The National Weather Service forecast for Mount Charleston calls for cloudy skies today with an increasing chance of snow in the evening. Snow will likely fall Friday with 25 mph winds out of the southwest, with more snow and gusts up to 40 mph Friday night, continuing with more snow Saturday.

And that means, Woolever said, "the high school kids will swarm up here ... by the droves."

Steve McClintock, rural coordinator for the Clark County Fire Department, said many of the sledders are deceived by the appearance of snow on the mountain. Instead of being soft and fluffy it's ice-topped and packed solid, making the surface as hard as a bowling ball.

"They need to find a nice safe place to sled.
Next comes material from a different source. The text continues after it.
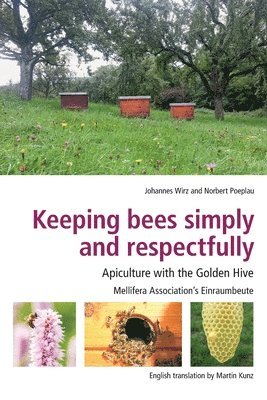 Keeping Bees Simply and Respectfully 1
They probably ought to wait until there is more snow," McClintock said.

Among the safest places to sled is the Foxtail Snow Play Area in Lee Canyon. Nearby Lee Meadows is more safe than some areas, Woolever said, but a significant amount of snow will create hazards such as hidden logs and rocks.

"Four or five years ago a guy literally broke his neck there," he said.

On Wednesday, John Marshall watched as his friend's 6-year-old son, Phoenix James, glided down a gradual slope on his "snow boogie board" that he got for Christmas. The long board is designed to keep him a safe distance from any stumps, logs or rocks that he might run into on the hill. He brought along a helmet, too, but wasn't wearing it as there were only a handful of other sledders on the hill and it wasn't that steep.

Marshall knew, though, that the ice pack can create a dangerous situation even on a slight grade.

"I came up here last week and heard the ambulance sirens three or four times in a three-hour period," he said.

Many injuries result from sledders who don't use what Woolever refers to as "appropriate snow play devices."

Some people use plastic bags or pieces of plastic to slide down hills, but they often have no ability to steer away from hazards as they speed out of control.

Nolan Mangham, a Nevada Division of Forestry firefighter, said sledding accidents are preventable if the sledder uses the right equipment and has common sense.

His suggestion: "Do an assessment of where you're going to be sledding. Is that hill going to take you into a tree or a rock?"